◆ Passage ◆
#####
Barazek or barazeq (in Arabic برازق barāzeq) is a Syrian-Palestinian cookie whose main ingredient is sesame (سمسم sumsum) and often also contain pieces of pistachio. It probably originated during Ottoman rule in the Syrian capital, Damascus, particularly in the Al-Midan neighborhood, although today it is so popular that it can be found in most pastry shops throughout the Levantine area (Lebanon, Jordan, Palestine and Syria) and beyond. It is also one of the more traditional Palestinian desserts and it is easy to find stalls selling barazek on the streets of Jerusalem.

It is considered one of the most famous Syrian desserts and has a multitude of variants. All include flour, butter, sugar, and sesame; some may also include egg, milk, pistachios, honey, mahleb, yeast, and vanilla, as well as clarified butter (samneh) instead of regular butter. It has a sweet, buttery and nutty flavor, and a crisp and brittle texture.

Preparation 
The following recipe does not include milk but does include egg yolk. With your hands, mix 250 g of flour with 150 g of butter (cold) sliced into pieces. It is crumbled until it is a sandy texture and then the icing sugar, the yolks of two eggs and the vanilla extract are added. The dough is compacted, wrapped in film and left to rest in the fridge. This dough is very similar to French shortbread.
#####
◆ Data excerpt ◆
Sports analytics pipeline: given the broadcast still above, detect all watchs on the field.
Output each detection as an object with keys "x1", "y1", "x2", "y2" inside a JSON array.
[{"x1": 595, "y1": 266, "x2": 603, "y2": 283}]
#####
◆ Problems to solve ◆
a – Using the passage on barazek, answer the following:
(i) In which neighborhood of Damascus did barazek probably originate?
(ii) What name does the passage give for clarified butter?
(iii) How many grams of flour does the recipe call for?
b – Rewrite as a list the paragraph of the passage on barazek that begins "It is considered one of the most famous Syrian desserts," retaining its main facts.

◆ Replies ◆
a –
(i) Al-Midan
(ii) Samneh
(iii) 250 g

b –
- Barazek is one of the most famous Syrian desserts and has many variants.
- Every variant includes flour, butter, sugar, and sesame.
- Some variants also include egg, milk, pistachios, honey, mahleb, yeast, and vanilla, and may use clarified butter (samneh) instead of regular butter.
- The flavor is sweet, buttery, and nutty.
- The texture is crisp and brittle.